» **Records shown**:
*****
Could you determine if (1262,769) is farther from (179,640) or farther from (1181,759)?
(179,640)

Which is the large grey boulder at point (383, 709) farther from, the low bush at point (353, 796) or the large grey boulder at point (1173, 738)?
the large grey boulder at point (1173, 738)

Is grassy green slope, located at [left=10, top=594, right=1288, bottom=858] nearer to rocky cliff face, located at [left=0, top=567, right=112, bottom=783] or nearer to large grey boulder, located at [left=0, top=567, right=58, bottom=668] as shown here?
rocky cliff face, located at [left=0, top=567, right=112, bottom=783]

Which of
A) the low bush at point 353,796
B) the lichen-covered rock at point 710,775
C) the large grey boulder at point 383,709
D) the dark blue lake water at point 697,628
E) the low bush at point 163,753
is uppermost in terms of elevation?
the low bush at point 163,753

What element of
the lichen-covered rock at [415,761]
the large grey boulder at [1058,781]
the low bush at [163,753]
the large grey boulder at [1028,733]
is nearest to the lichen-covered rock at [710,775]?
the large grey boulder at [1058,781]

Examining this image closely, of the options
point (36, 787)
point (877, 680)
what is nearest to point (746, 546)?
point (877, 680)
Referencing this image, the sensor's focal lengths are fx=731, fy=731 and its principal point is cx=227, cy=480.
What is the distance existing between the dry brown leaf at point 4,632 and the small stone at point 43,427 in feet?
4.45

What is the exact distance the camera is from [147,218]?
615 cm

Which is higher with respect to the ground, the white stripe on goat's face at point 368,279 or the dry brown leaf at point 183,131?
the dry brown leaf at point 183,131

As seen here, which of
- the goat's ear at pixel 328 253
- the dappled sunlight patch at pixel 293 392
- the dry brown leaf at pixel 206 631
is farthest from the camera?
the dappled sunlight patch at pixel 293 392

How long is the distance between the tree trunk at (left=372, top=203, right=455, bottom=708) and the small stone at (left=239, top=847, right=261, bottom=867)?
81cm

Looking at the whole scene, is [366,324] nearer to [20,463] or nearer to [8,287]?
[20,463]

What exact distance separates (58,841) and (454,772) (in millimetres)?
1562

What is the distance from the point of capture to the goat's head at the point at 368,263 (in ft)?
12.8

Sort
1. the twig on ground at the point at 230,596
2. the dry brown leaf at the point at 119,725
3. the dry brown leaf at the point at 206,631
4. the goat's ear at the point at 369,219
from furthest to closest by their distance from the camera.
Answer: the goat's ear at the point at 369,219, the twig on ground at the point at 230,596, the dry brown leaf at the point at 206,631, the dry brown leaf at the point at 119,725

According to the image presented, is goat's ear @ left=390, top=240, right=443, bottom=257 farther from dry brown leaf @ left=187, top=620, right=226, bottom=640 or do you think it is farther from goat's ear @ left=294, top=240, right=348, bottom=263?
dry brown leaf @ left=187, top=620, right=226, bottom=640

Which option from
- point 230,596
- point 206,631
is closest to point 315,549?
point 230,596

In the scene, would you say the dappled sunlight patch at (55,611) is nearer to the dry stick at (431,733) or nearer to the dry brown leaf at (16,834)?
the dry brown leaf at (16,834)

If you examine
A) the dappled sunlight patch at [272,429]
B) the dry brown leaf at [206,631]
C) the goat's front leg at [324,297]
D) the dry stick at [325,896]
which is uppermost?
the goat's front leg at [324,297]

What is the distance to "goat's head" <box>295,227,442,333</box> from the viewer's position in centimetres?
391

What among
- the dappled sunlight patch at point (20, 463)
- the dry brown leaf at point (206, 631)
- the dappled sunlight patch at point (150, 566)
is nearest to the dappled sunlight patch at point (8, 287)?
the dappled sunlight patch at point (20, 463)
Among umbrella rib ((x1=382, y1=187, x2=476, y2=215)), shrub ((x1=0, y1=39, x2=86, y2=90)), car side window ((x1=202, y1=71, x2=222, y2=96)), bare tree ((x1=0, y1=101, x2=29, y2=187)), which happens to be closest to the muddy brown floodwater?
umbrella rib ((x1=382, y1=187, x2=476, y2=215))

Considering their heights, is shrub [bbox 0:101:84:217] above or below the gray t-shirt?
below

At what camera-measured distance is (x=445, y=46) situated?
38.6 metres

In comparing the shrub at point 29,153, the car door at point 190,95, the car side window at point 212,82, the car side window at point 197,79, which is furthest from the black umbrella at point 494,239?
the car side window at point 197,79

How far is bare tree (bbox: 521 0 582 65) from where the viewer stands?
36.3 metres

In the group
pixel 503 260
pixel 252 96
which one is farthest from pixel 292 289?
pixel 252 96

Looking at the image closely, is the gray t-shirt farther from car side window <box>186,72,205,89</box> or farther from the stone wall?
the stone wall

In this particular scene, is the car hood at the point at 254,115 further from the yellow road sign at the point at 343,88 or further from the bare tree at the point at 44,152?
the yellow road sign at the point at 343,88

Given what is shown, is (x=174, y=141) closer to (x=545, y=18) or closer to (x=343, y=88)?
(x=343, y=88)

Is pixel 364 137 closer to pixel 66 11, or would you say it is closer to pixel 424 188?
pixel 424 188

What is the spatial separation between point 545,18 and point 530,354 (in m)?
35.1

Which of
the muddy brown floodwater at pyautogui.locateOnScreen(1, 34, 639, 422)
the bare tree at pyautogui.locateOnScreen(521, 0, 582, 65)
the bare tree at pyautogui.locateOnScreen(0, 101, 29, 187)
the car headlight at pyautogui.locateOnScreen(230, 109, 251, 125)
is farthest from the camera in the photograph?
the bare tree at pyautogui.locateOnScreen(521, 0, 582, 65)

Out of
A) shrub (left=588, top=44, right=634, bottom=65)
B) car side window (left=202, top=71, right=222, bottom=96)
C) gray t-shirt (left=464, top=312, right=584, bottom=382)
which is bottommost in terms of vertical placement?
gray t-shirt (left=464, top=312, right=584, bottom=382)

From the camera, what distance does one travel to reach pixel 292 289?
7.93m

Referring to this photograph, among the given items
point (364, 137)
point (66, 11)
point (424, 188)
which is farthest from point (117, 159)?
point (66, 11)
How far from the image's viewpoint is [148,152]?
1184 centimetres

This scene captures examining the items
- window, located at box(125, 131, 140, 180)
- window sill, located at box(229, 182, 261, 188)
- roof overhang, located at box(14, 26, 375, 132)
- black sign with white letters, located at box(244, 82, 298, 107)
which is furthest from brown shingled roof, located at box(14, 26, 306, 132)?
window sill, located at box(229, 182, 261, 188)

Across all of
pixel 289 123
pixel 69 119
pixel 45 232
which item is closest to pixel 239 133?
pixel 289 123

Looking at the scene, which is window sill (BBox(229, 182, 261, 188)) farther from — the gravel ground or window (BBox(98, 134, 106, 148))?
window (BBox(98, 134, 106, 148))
*****
Copy every one of the records above word for word, without changing anything.

Could you determine if (1262,769) is farther from (179,640) or farther from (1181,759)?
(179,640)

Which is the large grey boulder at point (383, 709) farther from, the low bush at point (353, 796) or the large grey boulder at point (1173, 738)?
the large grey boulder at point (1173, 738)

Is grassy green slope, located at [left=10, top=594, right=1288, bottom=858] nearer to rocky cliff face, located at [left=0, top=567, right=112, bottom=783] or nearer to large grey boulder, located at [left=0, top=567, right=58, bottom=668] as shown here?
rocky cliff face, located at [left=0, top=567, right=112, bottom=783]

Which of
A) the low bush at point 353,796
B) the lichen-covered rock at point 710,775
C) the large grey boulder at point 383,709
D) the dark blue lake water at point 697,628
E) the low bush at point 163,753
is uppermost in terms of elevation?
the low bush at point 163,753

What element of
the lichen-covered rock at [415,761]
the large grey boulder at [1058,781]
the low bush at [163,753]
the large grey boulder at [1028,733]
is nearest to the lichen-covered rock at [710,775]?
the large grey boulder at [1058,781]

Examining this image closely, of the options
point (36, 787)
point (877, 680)
what is nearest to point (746, 546)?
point (877, 680)
Referencing this image, the sensor's focal lengths are fx=731, fy=731 and its principal point is cx=227, cy=480.
What is the distance existing between the dry brown leaf at point 4,632 and the small stone at point 43,427 in feet?
4.45

What is the exact distance the camera is from [147,218]?
615 cm

Which is higher with respect to the ground, the white stripe on goat's face at point 368,279 or the dry brown leaf at point 183,131?
the dry brown leaf at point 183,131

As seen here, which of
- the goat's ear at pixel 328 253
- the dappled sunlight patch at pixel 293 392
- the dry brown leaf at pixel 206 631
is farthest from the camera?
the dappled sunlight patch at pixel 293 392

How long is the distance between the tree trunk at (left=372, top=203, right=455, bottom=708) and the small stone at (left=239, top=847, right=261, bottom=867)?
81cm

Looking at the whole scene, is [366,324] nearer to [20,463] or nearer to [8,287]?
[20,463]

What exact distance separates (58,841) and (454,772) (in millimetres)?
1562

What is the distance from the point of capture to the goat's head at the point at 368,263 (in ft)?
12.8

Sort
1. the twig on ground at the point at 230,596
2. the dry brown leaf at the point at 119,725
3. the dry brown leaf at the point at 206,631
4. the goat's ear at the point at 369,219
from furthest to closest by their distance from the camera.
Answer: the goat's ear at the point at 369,219, the twig on ground at the point at 230,596, the dry brown leaf at the point at 206,631, the dry brown leaf at the point at 119,725

According to the image presented, is goat's ear @ left=390, top=240, right=443, bottom=257 farther from dry brown leaf @ left=187, top=620, right=226, bottom=640 or do you think it is farther from goat's ear @ left=294, top=240, right=348, bottom=263?
dry brown leaf @ left=187, top=620, right=226, bottom=640

Which option from
- point 230,596
- point 206,631
is closest to point 315,549?
point 230,596

In the scene, would you say the dappled sunlight patch at (55,611) is nearer to the dry stick at (431,733) or nearer to the dry brown leaf at (16,834)?
the dry brown leaf at (16,834)

If you examine
A) the dappled sunlight patch at [272,429]
B) the dry brown leaf at [206,631]
C) the goat's front leg at [324,297]
D) the dry stick at [325,896]
which is uppermost?
the goat's front leg at [324,297]

What is the distance to "goat's head" <box>295,227,442,333</box> from the viewer's position in centimetres?
391

What among
- the dappled sunlight patch at point (20, 463)
- the dry brown leaf at point (206, 631)
- the dappled sunlight patch at point (150, 566)
is nearest to the dappled sunlight patch at point (8, 287)?
the dappled sunlight patch at point (20, 463)
Among umbrella rib ((x1=382, y1=187, x2=476, y2=215)), shrub ((x1=0, y1=39, x2=86, y2=90)), car side window ((x1=202, y1=71, x2=222, y2=96)), bare tree ((x1=0, y1=101, x2=29, y2=187)), which happens to be closest to the muddy brown floodwater?
umbrella rib ((x1=382, y1=187, x2=476, y2=215))

Considering their heights, is shrub [bbox 0:101:84:217] above or below the gray t-shirt?
below

At what camera-measured distance is (x=445, y=46) situated?
38.6 metres

In comparing the shrub at point 29,153, the car door at point 190,95, the car side window at point 212,82, the car side window at point 197,79, which is furthest from the black umbrella at point 494,239?
the car side window at point 197,79

How far is bare tree (bbox: 521 0 582 65) from where the viewer stands?
36.3 metres

In the group
pixel 503 260
pixel 252 96
which one is farthest from pixel 292 289?
pixel 252 96

Looking at the image closely, is the gray t-shirt farther from car side window <box>186,72,205,89</box> or farther from the stone wall?
the stone wall

In this particular scene, is the car hood at the point at 254,115 further from the yellow road sign at the point at 343,88 or further from the bare tree at the point at 44,152?
the yellow road sign at the point at 343,88

Given what is shown, is (x=174, y=141) closer to (x=545, y=18) or closer to (x=343, y=88)?
(x=343, y=88)

Is pixel 364 137 closer to pixel 66 11, or would you say it is closer to pixel 424 188?
pixel 424 188

What is the spatial separation between point 545,18 and point 530,354 (in m)?
35.1

Which of
the muddy brown floodwater at pyautogui.locateOnScreen(1, 34, 639, 422)
the bare tree at pyautogui.locateOnScreen(521, 0, 582, 65)
the bare tree at pyautogui.locateOnScreen(0, 101, 29, 187)
the car headlight at pyautogui.locateOnScreen(230, 109, 251, 125)
is farthest from the camera in the photograph?
the bare tree at pyautogui.locateOnScreen(521, 0, 582, 65)

Out of
A) shrub (left=588, top=44, right=634, bottom=65)
B) car side window (left=202, top=71, right=222, bottom=96)
C) gray t-shirt (left=464, top=312, right=584, bottom=382)
which is bottommost in terms of vertical placement?
gray t-shirt (left=464, top=312, right=584, bottom=382)

From the camera, what distance does one travel to reach pixel 292 289?
7.93m

Referring to this photograph, among the given items
point (364, 137)
point (66, 11)
point (424, 188)
which is farthest from point (117, 159)?
point (66, 11)
How far from the image's viewpoint is [148,152]?
1184 centimetres

This scene captures examining the items
- window, located at box(125, 131, 140, 180)
- window sill, located at box(229, 182, 261, 188)
- roof overhang, located at box(14, 26, 375, 132)
- black sign with white letters, located at box(244, 82, 298, 107)
which is furthest from brown shingled roof, located at box(14, 26, 306, 132)?
window sill, located at box(229, 182, 261, 188)

Across all of
pixel 289 123
pixel 69 119
pixel 45 232
which item is closest to pixel 239 133?
pixel 289 123

Looking at the scene, which is window sill (BBox(229, 182, 261, 188)) farther from — the gravel ground or window (BBox(98, 134, 106, 148))?
window (BBox(98, 134, 106, 148))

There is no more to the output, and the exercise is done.